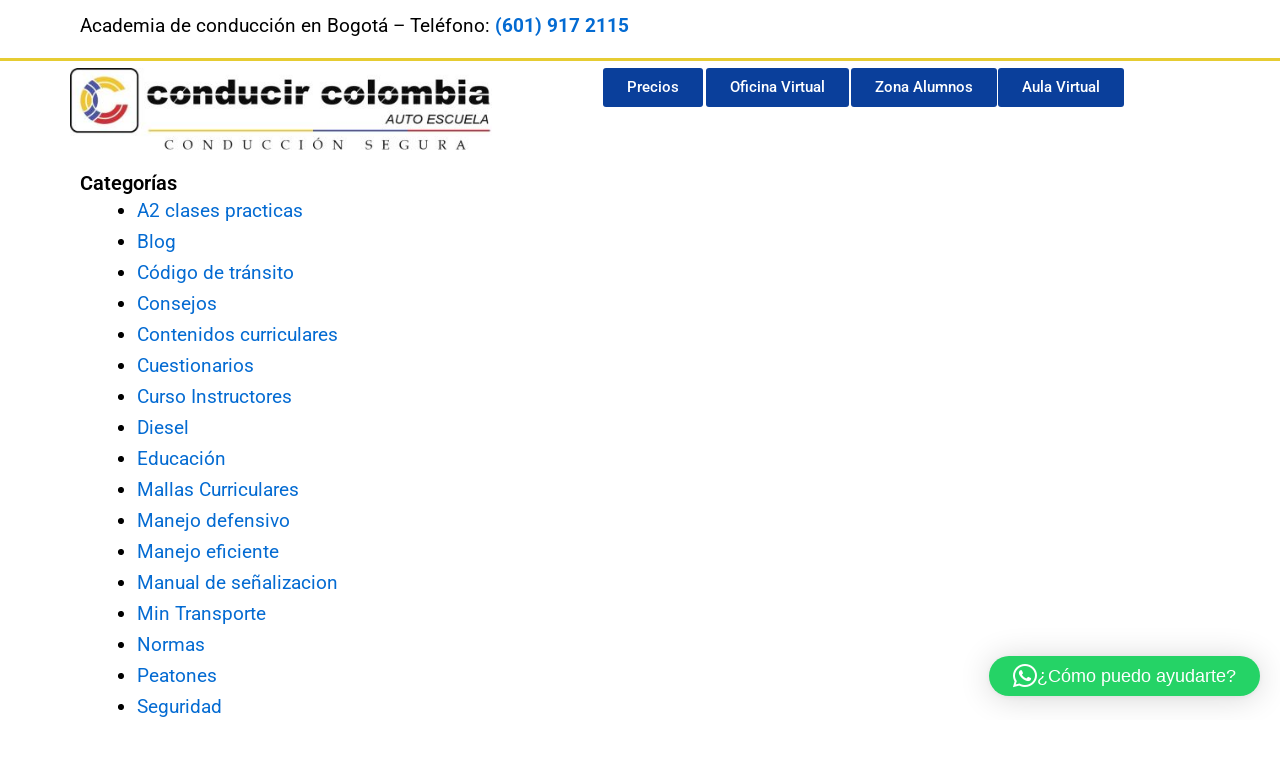

--- FILE ---
content_type: text/css
request_url: https://conducircolombia.com/cea/wp-content/cache/autoptimize/css/autoptimize_single_0096fb9ec0481c89e25d9fbc5493f422.css?ver=1767850738
body_size: 305
content:
.elementor-kit-5{--e-global-color-primary:#0a3f9b;--e-global-color-secondary:#e6cc32;--e-global-color-text:#000;--e-global-color-accent:#990012;--e-global-color-a23e327:#000;--e-global-color-f76612c:#fff;--e-global-color-e0aeb2b:#ffc128;--e-global-color-e0867b5:#fe1f20;--e-global-color-0579a0d:#2668fc;--e-global-color-bfe1503:#50e228;--e-global-color-29754b0:#ffc128;--e-global-typography-primary-font-family:"Roboto";--e-global-typography-primary-font-size:21px;--e-global-typography-primary-font-weight:600;--e-global-typography-secondary-font-family:"Roboto Slab";--e-global-typography-secondary-font-weight:400;--e-global-typography-text-font-family:"Roboto";--e-global-typography-text-font-size:19px;--e-global-typography-text-font-weight:400;--e-global-typography-accent-font-family:"Roboto";--e-global-typography-accent-font-weight:500;color:var(--e-global-color-a23e327)}.elementor-kit-5 button,.elementor-kit-5 input[type=button],.elementor-kit-5 input[type=submit],.elementor-kit-5 .elementor-button{background-color:var(--e-global-color-primary)}.elementor-kit-5 a{text-decoration:none}.elementor-kit-5 h1{color:var(--e-global-color-a23e327);text-decoration:none}.elementor-kit-5 h2{color:var(--e-global-color-a23e327);font-size:40px;text-decoration:none}.elementor-kit-5 h3{color:var(--e-global-color-a23e327)}.elementor-kit-5 h4{color:var(--e-global-color-a23e327)}.elementor-kit-5 h5{color:var(--e-global-color-a23e327)}.elementor-kit-5 h6{color:var(--e-global-color-a23e327)}.elementor-kit-5 img{border-radius:5px}.elementor-section.elementor-section-boxed>.elementor-container{max-width:1140px}.e-con{--container-max-width:1140px}.elementor-widget:not(:last-child){margin-block-end:20px}.elementor-element{--widgets-spacing:20px 20px;--widgets-spacing-row:20px;--widgets-spacing-column:20px}{}h1.entry-title{display:var(--page-title-display)}@media(max-width:1024px){.elementor-section.elementor-section-boxed>.elementor-container{max-width:1024px}.e-con{--container-max-width:1024px}}@media(max-width:767px){.elementor-section.elementor-section-boxed>.elementor-container{max-width:767px}.e-con{--container-max-width:767px}}

--- FILE ---
content_type: text/css
request_url: https://conducircolombia.com/cea/wp-content/cache/autoptimize/css/autoptimize_single_d2332e93f2d2c758a5d8b0bfc7d336c7.css?ver=1767942431
body_size: 472
content:
.elementor-562 .elementor-element.elementor-element-4dfb6d8>.elementor-container>.elementor-column>.elementor-widget-wrap{align-content:flex-start;align-items:flex-start}.elementor-562 .elementor-element.elementor-element-4dfb6d8{margin-top:0;margin-bottom:-26px}.elementor-widget-text-editor{font-family:var(--e-global-typography-text-font-family),Sans-serif;font-size:var(--e-global-typography-text-font-size);font-weight:var(--e-global-typography-text-font-weight);color:var(--e-global-color-text)}.elementor-widget-text-editor.elementor-drop-cap-view-stacked .elementor-drop-cap{background-color:var(--e-global-color-primary)}.elementor-widget-text-editor.elementor-drop-cap-view-framed .elementor-drop-cap,.elementor-widget-text-editor.elementor-drop-cap-view-default .elementor-drop-cap{color:var(--e-global-color-primary);border-color:var(--e-global-color-primary)}.elementor-562 .elementor-element.elementor-element-e98f2ad{border-style:solid;border-width:3px 0 0;border-color:var(--e-global-color-secondary);margin-top:0;margin-bottom:0;padding:7px}.elementor-562 .elementor-element.elementor-element-e98f2ad,.elementor-562 .elementor-element.elementor-element-e98f2ad>.elementor-background-overlay{border-radius:0}.elementor-widget-image .widget-image-caption{color:var(--e-global-color-text);font-family:var(--e-global-typography-text-font-family),Sans-serif;font-size:var(--e-global-typography-text-font-size);font-weight:var(--e-global-typography-text-font-weight)}.elementor-widget-button .elementor-button{background-color:var(--e-global-color-accent);font-family:var(--e-global-typography-accent-font-family),Sans-serif;font-weight:var(--e-global-typography-accent-font-weight)}.elementor-562 .elementor-element.elementor-element-3f62446 .elementor-button{background-color:var(--e-global-color-primary)}.elementor-562 .elementor-element.elementor-element-3f62446 .elementor-button:hover,.elementor-562 .elementor-element.elementor-element-3f62446 .elementor-button:focus{background-color:var(--e-global-color-secondary)}.elementor-562 .elementor-element.elementor-element-f26390b .elementor-button{background-color:var(--e-global-color-primary)}.elementor-562 .elementor-element.elementor-element-f26390b .elementor-button:hover,.elementor-562 .elementor-element.elementor-element-f26390b .elementor-button:focus{background-color:var(--e-global-color-secondary)}.elementor-562 .elementor-element.elementor-element-dbedac3 .elementor-button{background-color:var(--e-global-color-primary)}.elementor-562 .elementor-element.elementor-element-dbedac3 .elementor-button:hover,.elementor-562 .elementor-element.elementor-element-dbedac3 .elementor-button:focus{background-color:var(--e-global-color-secondary)}.elementor-562 .elementor-element.elementor-element-5e0e8bd .elementor-button{background-color:var(--e-global-color-primary)}.elementor-562 .elementor-element.elementor-element-5e0e8bd .elementor-button:hover,.elementor-562 .elementor-element.elementor-element-5e0e8bd .elementor-button:focus{background-color:var(--e-global-color-secondary)}.elementor-562 .elementor-element.elementor-element-7a189e0{border-style:solid;border-width:3px 0 0;border-color:var(--e-global-color-secondary);margin-top:0;margin-bottom:0;padding:7px}.elementor-562 .elementor-element.elementor-element-7a189e0,.elementor-562 .elementor-element.elementor-element-7a189e0>.elementor-background-overlay{border-radius:0}@media(min-width:768px){.elementor-562 .elementor-element.elementor-element-0e9a174{width:55.088%}.elementor-562 .elementor-element.elementor-element-32576e7{width:44.826%}.elementor-562 .elementor-element.elementor-element-0f327b1{width:37.001%}.elementor-562 .elementor-element.elementor-element-d9a4b9c{width:2.019%}.elementor-562 .elementor-element.elementor-element-16f86df{width:7.648%}.elementor-562 .elementor-element.elementor-element-1881a5a{width:8.93%}.elementor-562 .elementor-element.elementor-element-9149ab6{width:12.877%}.elementor-562 .elementor-element.elementor-element-31ea56a{width:12.951%}.elementor-562 .elementor-element.elementor-element-69e7850{width:17.975%}}@media(max-width:1024px){.elementor-widget-text-editor{font-size:var(--e-global-typography-text-font-size)}.elementor-widget-image .widget-image-caption{font-size:var(--e-global-typography-text-font-size)}}@media(max-width:767px){.elementor-widget-text-editor{font-size:var(--e-global-typography-text-font-size)}.elementor-widget-image .widget-image-caption{font-size:var(--e-global-typography-text-font-size)}}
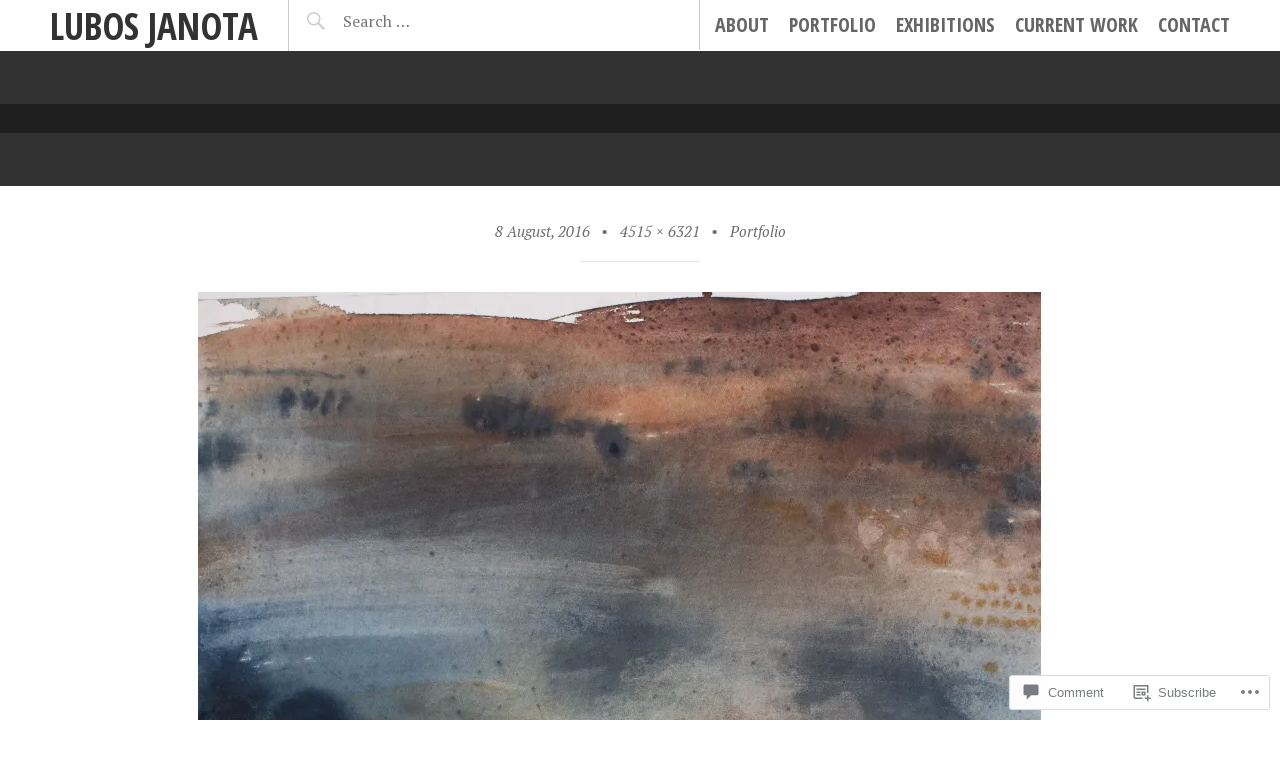

--- FILE ---
content_type: text/css;charset=utf-8
request_url: https://s0.wp.com/?custom-css=1&csblog=6fhMF&cscache=6&csrev=9
body_size: -22
content:
.blog .site-content .hentry,.archive .site-content .hentry,.search .site-content .hentry{width:291px;height:291px;margin:2px}@media screen and (max-width: 590px){.blog .site-content .hentry,.archive .site-content .hentry,.search .site-content .hentry{width:100% !important;height:0 !important;padding-top:100% !important;margin:2px 0}}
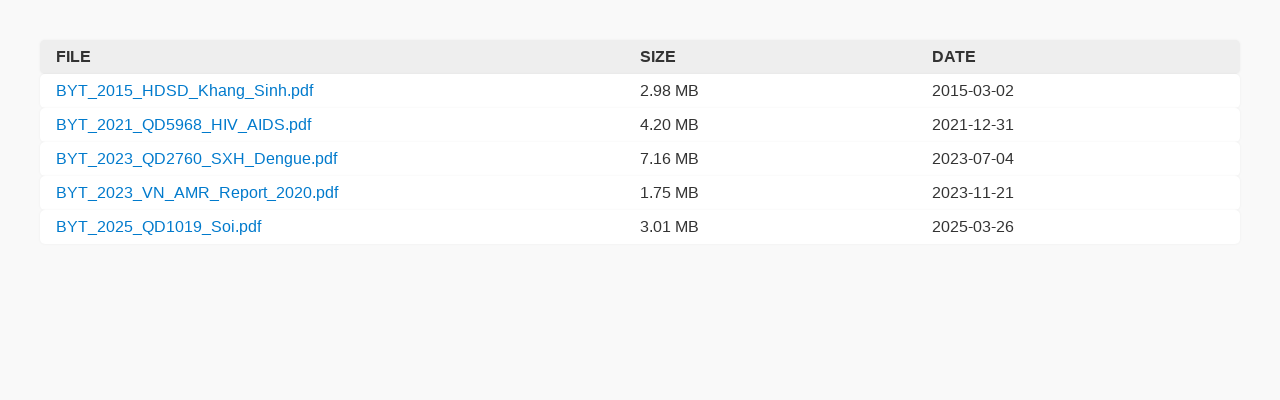

--- FILE ---
content_type: text/html; charset=UTF-8
request_url: https://bshanh.com/
body_size: 1760
content:
<!DOCTYPE html>
<html lang="en">
<head>
    <meta charset="UTF-8">
    <title>BsHanh.com</title>
    <link rel="stylesheet" href="styles.css">
</head>
<body>
    <!--<h1>Directory Listing</h1>-->
    <div class="listing">
        <div class="row header">
            <div class="cell name">File</div>
            <div class="cell">Size</div>
            <div class="cell">Date</div>
        </div>

                <div class="row">
            <div class="cell name">
                <a href="./docs/BYT_2015_HDSD_Khang_Sinh.pdf">BYT_2015_HDSD_Khang_Sinh.pdf</a>
            </div>
            <div class="cell">2.98 MB</div>
            <div class="cell">2015-03-02</div>
        </div>
                <div class="row">
            <div class="cell name">
                <a href="./docs/BYT_2021_QD5968_HIV_AIDS.pdf">BYT_2021_QD5968_HIV_AIDS.pdf</a>
            </div>
            <div class="cell">4.20 MB</div>
            <div class="cell">2021-12-31</div>
        </div>
                <div class="row">
            <div class="cell name">
                <a href="./docs/BYT_2023_QD2760_SXH_Dengue.pdf">BYT_2023_QD2760_SXH_Dengue.pdf</a>
            </div>
            <div class="cell">7.16 MB</div>
            <div class="cell">2023-07-04</div>
        </div>
                <div class="row">
            <div class="cell name">
                <a href="./docs/BYT_2023_VN_AMR_Report_2020.pdf">BYT_2023_VN_AMR_Report_2020.pdf</a>
            </div>
            <div class="cell">1.75 MB</div>
            <div class="cell">2023-11-21</div>
        </div>
                <div class="row">
            <div class="cell name">
                <a href="./docs/BYT_2025_QD1019_Soi.pdf">BYT_2025_QD1019_Soi.pdf</a>
            </div>
            <div class="cell">3.01 MB</div>
            <div class="cell">2025-03-26</div>
        </div>
            </div>
</body>
</html>


--- FILE ---
content_type: text/css; charset=utf-8
request_url: https://bshanh.com/styles.css
body_size: 473
content:
body {
    font-family: sans-serif;
    padding: 2rem;
    background: #f9f9f9;
    color: #333;
}
.listing {
    display: flex;
    flex-direction: column;
    gap: 0.5rem;
}
.row {
    display: flex;
    justify-content: space-between;
    padding: 0.5rem 1rem;
    background: #fff;
    border-radius: 5px;
    box-shadow: 0 0 3px rgba(0,0,0,0.05);
}
.row.header {
    font-weight: bold;
    background: #eee;
    text-transform: uppercase;
}
.cell {
    flex: 1;
    overflow: hidden;
    white-space: nowrap;
    text-overflow: ellipsis;
}
.cell.name {
    flex: 2;
}
a {
    text-decoration: none;
    color: #007acc;
}
a:hover {
    text-decoration: underline;
}
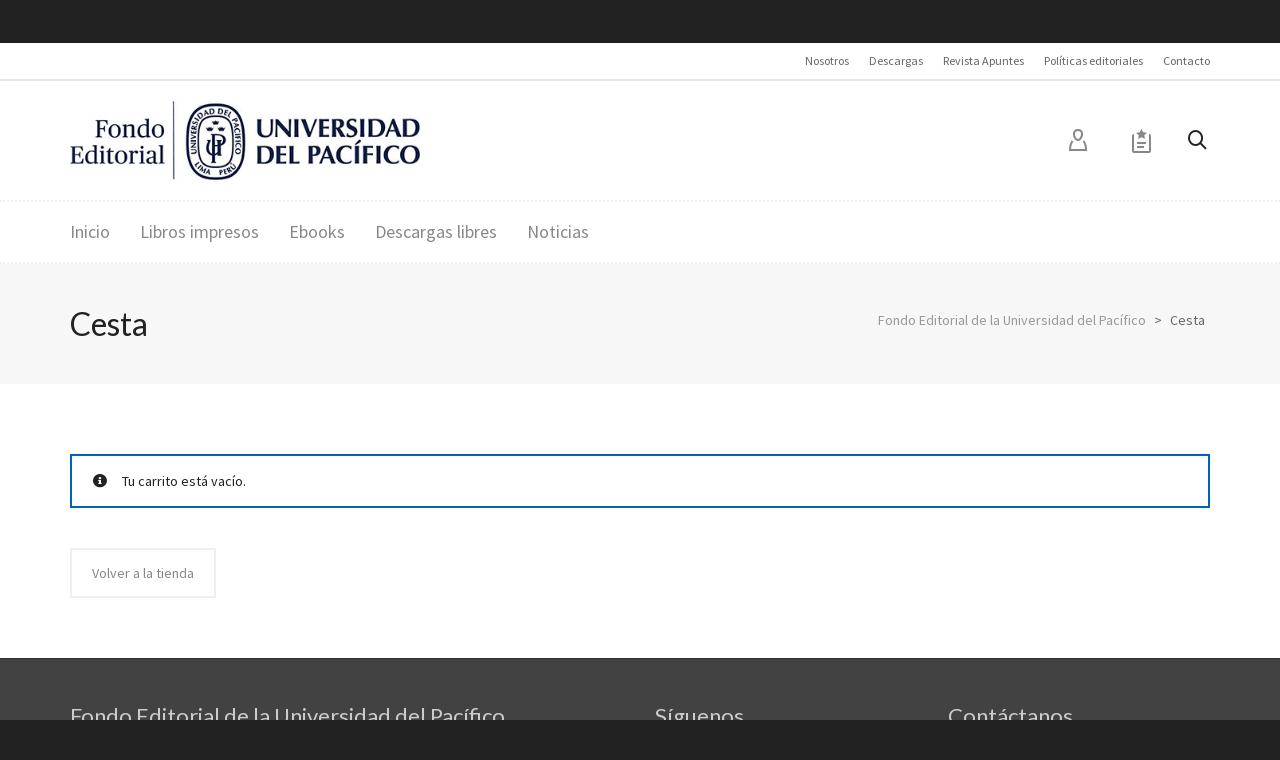

--- FILE ---
content_type: text/css; charset=utf-8
request_url: https://fondoeditorial.up.edu.pe/wp-content/themes/atelier-child/style.css
body_size: 1497
content:
/* LICENSE & DETAILS
   ==================================================

  Theme Name: Atelier Child Theme
  Theme URI: http://atelier.swiftideas.com
  Description: An Incredible Responsive Multi-Purpose WordPress WooCommerce Theme - Designed & Developed by Swift Ideas ( www.swiftideas.com )
  License: GNU General Public License version 3.0
  License URI: http://www.gnu.org/licenses/gpl-3.0.html
  Template: atelier
  Version: 1.0
  Author: Swift Ideas
  Author URI: www.swiftideas.com

  All files, unless otherwise stated, are released under the GNU General Public License
  version 3.0 (http://www.gnu.org/licenses/gpl-3.0.html)

   ==================================================
*/

/* --------------------------------------------
  CHILD THEME CSS
-------------------------------------------- */
.summary-top { margin-bottom:30px; }
.summary-top h2 { margin-bottom:0; }

.product-price-wrap { margin-bottom:20px; }
.woocommerce div.product .summary h3.price, .woocommerce div.product .summary p.price { font-size:32px; }

.otro-formato { padding-bottom:30px; margin-bottom:20px; border-bottom:1px solid #EFEFEF; }
.otro-formato > p { font-size:12px; color:#2b2b2b; margin:0; }
.otro-formato a { display:inline-block; min-width:110px; text-align:center; padding:6px 10px 4px; border:2px solid #efefef; }
.otro-formato a:hover { border-color:#222; }
.otro-formato h3 { font-size:90%; line-height:1 !important; color:#0066b2; margin:0; }
.otro-formato .precio { display:block; font-size:120%; color:#222; }

#otros-canales { padding-top:30px; }
#otros-canales p { margin-bottom:10px; }
#canales:after { clear:both; display:table; content:''; }
#canales li { float:left; margin:0 2rem 1rem 0; }
#canales li:last-child { margin-right:0; }
#canales li a { display:block; height:24px; background-repeat:no-repeat; background-position:center center; background-size:cover; }
#canales li.amazon a { width:126px; background-image:url('images/logo-amazon-books.png'); }
#canales li.google a { width:130px; background-image:url('images/logo-google-books.png'); }
#canales li.apple a { width:120px;background-image:url('images/logo-apple-books.png'); }

.woocommerce a.button.button-descargar { float:none; display:inline-block; height:auto; line-height:18px; font-size:16px; color:#FFF !important; -webkit-font-smoothing:antialiased; -webkit-transition: all .3s ease-out; -moz-transition: all .3s ease-out; transition: all .3s ease-out; padding:14px 16px; background:#0066b2; border:2px solid #efefef; }
.woocommerce a.button.button-descargar i { margin-right:5px; }

.page-heading h1 span.tag2 { display:block; font-size:70%; line-height:1; }
.nowrap { white-space:nowrap; }
.summary .product_meta .posted_in { display:none; }
.woocommerce-form .afreg_extra_fields { margin-bottom:2rem; }
.woocommerce-form .afreg_extra_fields .form-row label { display:none !important; }
.woocommerce-form .afreg_extra_fields a, .woocommerce-terms-and-conditions-checkbox-text a { color:#0066b2; text-decoration:underline; }
.woocommerce-form .afreg_extra_fields a:hover, .woocommerce-terms-and-conditions-checkbox-text a:hover { text-decoration:none; }
.woocommerce-form__label.woocommerce-form__label-for-checkbox.checkbox { display:block !important; line-height:1.3; margin-bottom:1rem; }

.checkout .woocommerce-account-fields { margin-top:1rem; padding-top:3rem; border-top:1px solid #0066b2; }

/* Checkout Shipping Method */
.woocommerce ul#shipping_method li { display:flex; align-items:flex-start; }
.woocommerce ul#shipping_method li label { flex:1; margin-left:0; white-space:nowrap; }
.woocommerce ul#shipping_method .amount { display:block; }

#order_review table.shop_table .notas { text-align:left; font-weight:normal; padding-top:2rem; }
#order_review table.shop_table .notas li:not(:last-child){ margin-bottom:.5rem; }
#order_review table.shop_table .notas a { color:#0066b2; text-decoration:underline; }
#order_review table.shop_table .notas a:hover { text-decoration:none; }

/** Estilos Ocultar carrito ****************************************/
/** Ocultar SBS *****/
.single-product .product-short button { display:none !important; }

/** Ocultar boton-icono Add+ en el listado de libros ******/
/** .product .cart-overlay .shop-actions {	display:none !important; } **/

/** Ocultar el stock ****/
/** .woocommerce div.product.outofstock p.stock.out-of-stock { display: none !important; } **/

-=-=-=-=-

Work order: Only the lines above that hold "licenses" are wanted. Show every one of them.

Solution:
  License URI: http://www.gnu.org/licenses/gpl-3.0.html
  version 3.0 (http://www.gnu.org/licenses/gpl-3.0.html)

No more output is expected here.